### [Instructions]
**A)** Answer these from the text on rough and tumble play:
(i) According to the text, what is rough and tumble play a natural part of?
(ii) What example does the text give of a place where children might practice it with no adults around?
(iii) What are the playworkers at ACE all trained in?
**B)** Pick up the text on rough and tumble play after its final sentence and write the next part.

Supporting Rough and Tumble Play
All children play through different ways. (Please see link at bottom of page for a great booklet explaining the different play types.) At ACE we understand that rough and tumble play is a natural part of children’s learning and should be supported as opposed to being taken away. Through this type of play children can gain an understanding of boundaries they, and others have, gain compassion, and understanding of other’s feelings and their own, as well as self-control, being able to recognise when things may get out of hand and stopping.
At ACE Club, we never expect or plan for this type of plan, but understand it’s an important part of children’s development and well-being, supporting in a safe and constructive manner.
When children want to engage in this type of play, it is harder to try and stop it, then it is to let children participate in it. Without the ability to experience rough and tumble, it is more likely children will practice this when there are no adults around to stop them and with little understanding of how to do it safely. (e.g: parks) This therefore creates a potentially dangerous situation. This is why, when children show a preference for this type of play at ACE, we as playworkers are all trained in how to deal, support and guide it, so it stays safe and fun.

### [Data below]

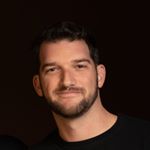 Profile Picture of Robbie (@robbie_kramer) on Instagram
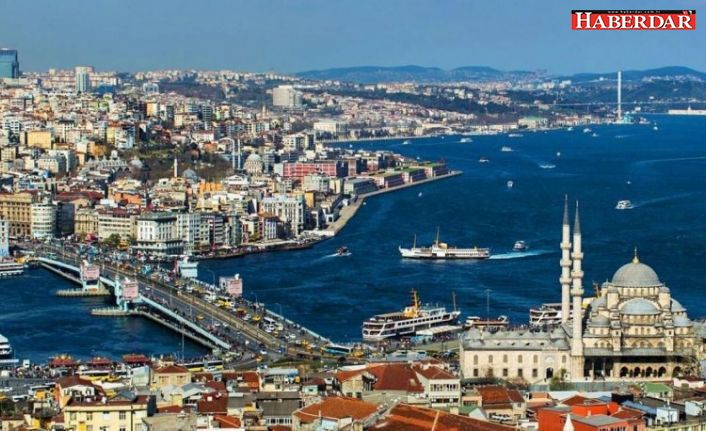 İstanbul’da en çok Suriyeli hangi ilçede? İşte sayılar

### [Replies]
**A)**
(i) Children's learning.
(ii) Parks.
(iii) How to deal with, support and guide rough and tumble play, so it stays safe and fun.

**B)**
We have 3 main rules we stick to when dealing with this play, these are..
- 1) Children have to set clear rules to the game before beginning.
- 2) Children must have a clear purpose to the game and that this does not involve the hurting of others.
- 3) It is always adult supervised, normally carried out for a limited time. Enough that the children get fulfilment, but it stays controlled. (Normally around 20/30 minutes.)
Usually, we see these games carried out through strength testing games (e.g: arm wrestling or tug of war styles games) Whereby the children’s purpose is to see who is strongest. But it is also through simpler games, like tackling in football or chasing games such as superheroes or cops and robbers.
It is important to note that we will never let the children do anything that may intentionally hurt, involve physical fighting or be potentially dangerous to them!